At the same time, none of the survey respondents called for a wind-down or elimination of the GSEs, calling instead for administrative changes and the addressing of issues ranging from "aggressive put-back tactics" to the companies' overwhelmingly dominant position in the market, which some firms see as the government crowding out the private sector.
The Collingwood Group's findings run counter to tactics taken by lawmakers like Tim Johnson (D-South Dakota) and Mike Crapo (R-Idaho), the heads of the Senate Banking Committee and authors of a bill designed to dissolve the GSEs and replace them with a government corporation that has a more limited role.

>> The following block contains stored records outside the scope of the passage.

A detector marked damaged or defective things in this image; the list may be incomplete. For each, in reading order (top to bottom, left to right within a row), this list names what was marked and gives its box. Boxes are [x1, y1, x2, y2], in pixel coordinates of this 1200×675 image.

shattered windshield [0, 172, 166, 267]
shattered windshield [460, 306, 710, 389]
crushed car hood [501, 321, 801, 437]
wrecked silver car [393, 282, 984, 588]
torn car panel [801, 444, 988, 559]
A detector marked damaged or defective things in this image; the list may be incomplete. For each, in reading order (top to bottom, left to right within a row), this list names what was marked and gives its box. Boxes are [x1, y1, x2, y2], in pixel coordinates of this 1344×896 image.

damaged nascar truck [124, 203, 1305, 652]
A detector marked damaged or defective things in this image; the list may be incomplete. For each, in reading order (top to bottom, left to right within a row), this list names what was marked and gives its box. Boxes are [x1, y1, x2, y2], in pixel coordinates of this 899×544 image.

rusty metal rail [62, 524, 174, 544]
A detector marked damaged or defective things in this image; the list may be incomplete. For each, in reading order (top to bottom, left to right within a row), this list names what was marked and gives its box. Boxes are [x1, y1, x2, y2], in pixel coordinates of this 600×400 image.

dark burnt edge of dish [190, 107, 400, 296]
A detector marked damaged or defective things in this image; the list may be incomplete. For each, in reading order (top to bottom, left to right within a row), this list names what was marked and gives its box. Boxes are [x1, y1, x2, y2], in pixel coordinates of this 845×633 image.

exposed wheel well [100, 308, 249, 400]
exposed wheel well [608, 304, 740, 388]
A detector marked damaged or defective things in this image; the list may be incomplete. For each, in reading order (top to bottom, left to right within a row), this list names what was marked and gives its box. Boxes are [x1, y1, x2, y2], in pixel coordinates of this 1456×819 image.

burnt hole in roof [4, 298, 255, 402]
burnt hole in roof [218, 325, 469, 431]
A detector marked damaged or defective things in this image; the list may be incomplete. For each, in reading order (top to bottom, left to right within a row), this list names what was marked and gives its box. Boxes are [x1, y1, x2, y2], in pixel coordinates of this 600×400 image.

Having passed a committee vote against the wishes of many Democrats, the Johnson-Crapo bill has yet to see a full Senate vote, despite support from the Obama administration. Critics of the legislation, including committee members Charles Schumer (D-New York), Elizabeth Warren (D-Massachusetts), and Sherrod Brown (D-Ohio), say it doesn't do enough to provide affordable housing for lower-income Americans.
While Washington continues to debate over the next step for Fannie and Freddie, the Collingwood Group reports that the two companies are making strides in improving their relationships in the mortgage industry. Sixty-seven percent of respondents in the firm's survey indicated that Freddie Mac has become more supportive and responsive to lenders' needs in the last year, while 63 percent said the same for Fannie Mae.
"The industry's perception of Fannie Mae and Freddie Mac's boost in performance over the last year is evidence of the fight for market share," the Collingwood Group said. "It's clear that the agencies are providing better service to customers in order to compete with each other and the private label market."
When asked about which factors most influence their decisions on which GSE to sell their loans to, nearly half of respondents cited price as the biggest point, with one anonymous respondent saying, "Amidst margin compression and rising expenses, we have to capture every basis point."
Twenty-four percent said the most important factor is which GSE offers better support for smaller lenders, while 22 percent were more concerned about rep and warrant relief and enforcement.